### EXERCISE DIRECTIONS
Skip the pictures. Quote every line below, exactly, from the one with "Vapor trails and" through the final line.

### DATA TO EXAMINE

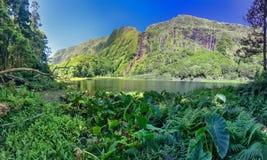 Sjön Poco gör Ribeira gör Ferreiro på den Azores ön av Flores Royaltyfria Bilder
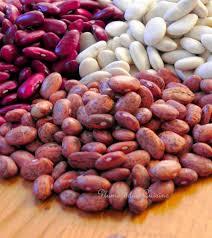 comment cuisiner les feves seches comment cuire les haricots secs rapidement sans trempage vous êtes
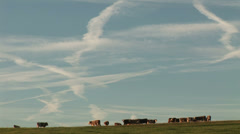 Vapor trails and cows, Winter in England Stock Footage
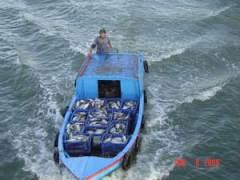 Fish Transport, Vietnam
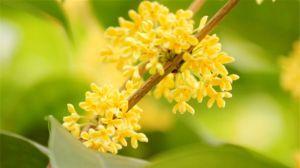 四季桂花的养殖方法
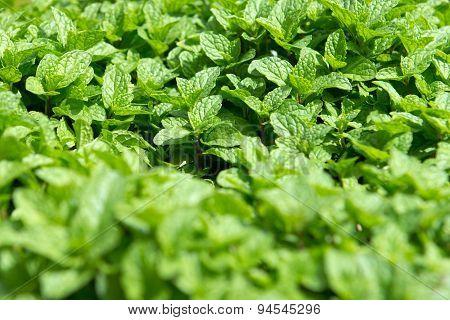 Mint Plantation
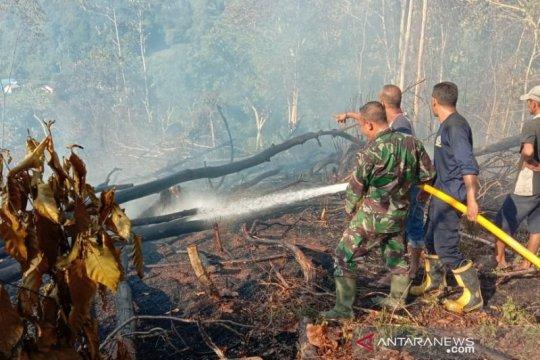 Kebakaran hutan di Aceh capai 60 ha sepekan terakhir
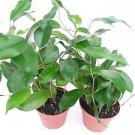 """Red Anthurium Plant 8 - 10 Inches in a 4"""" Pot."""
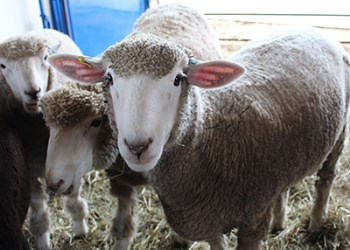 Sheep at Crow Hill Farm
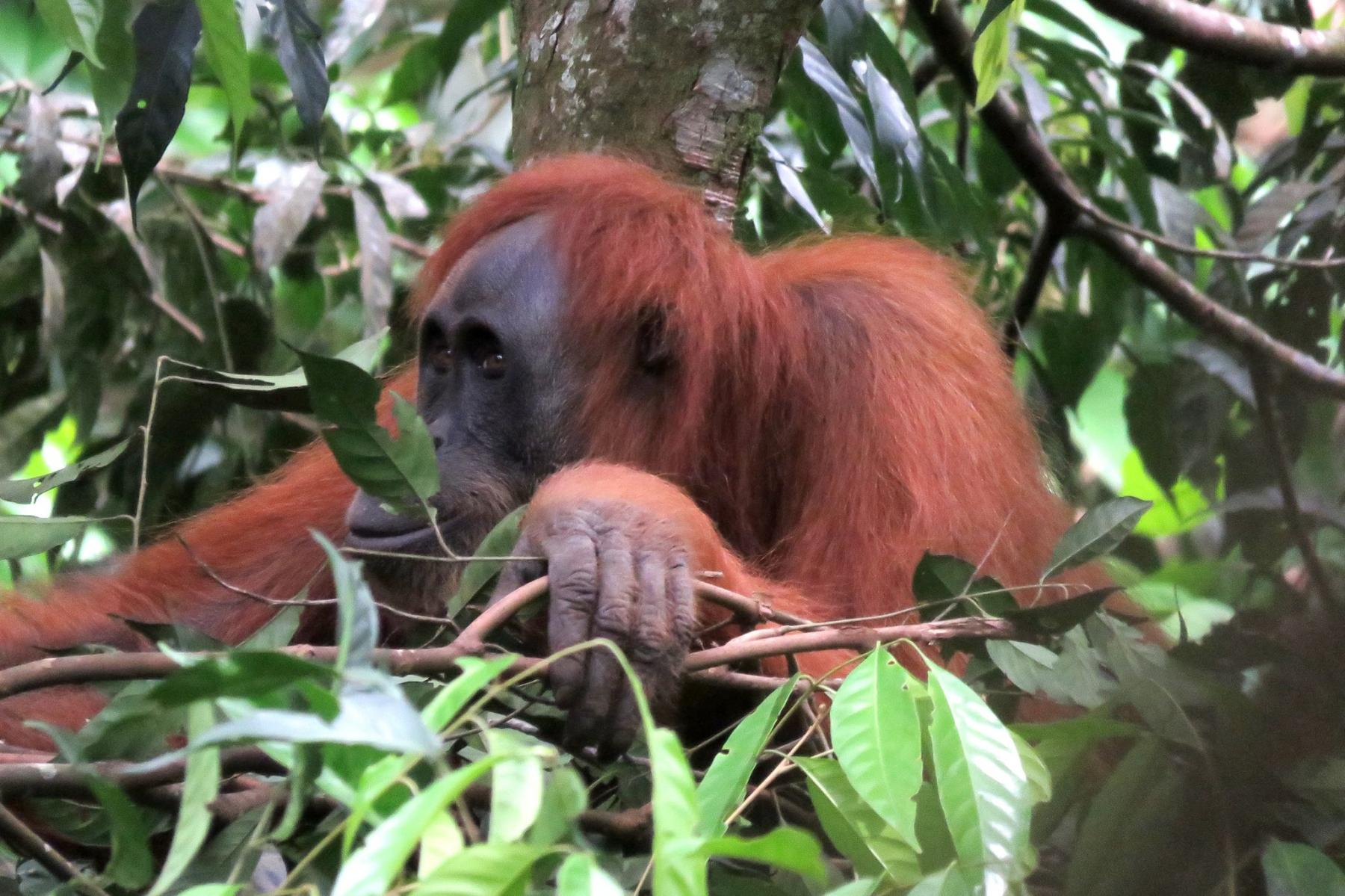 Gunung Leuser National Park Jungle Trek - Orang Utans & Rafflesia Flower Treks starting at Bukit Lawang-Jungle Trekking, Bukit Lawang, Langkat Regency, North Sumatra, Indonesia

### OUTPUT
 Vapor trails and cows, Winter in England Stock Footage
 Fish Transport, Vietnam
 四季桂花的养殖方法
 Mint Plantation
 Kebakaran hutan di Aceh capai 60 ha sepekan terakhir
 """Red Anthurium Plant 8 - 10 Inches in a 4"""" Pot."""
 Sheep at Crow Hill Farm
 Gunung Leuser National Park Jungle Trek - Orang Utans & Rafflesia Flower Treks starting at Bukit Lawang-Jungle Trekking, Bukit Lawang, Langkat Regency, North Sumatra, Indonesia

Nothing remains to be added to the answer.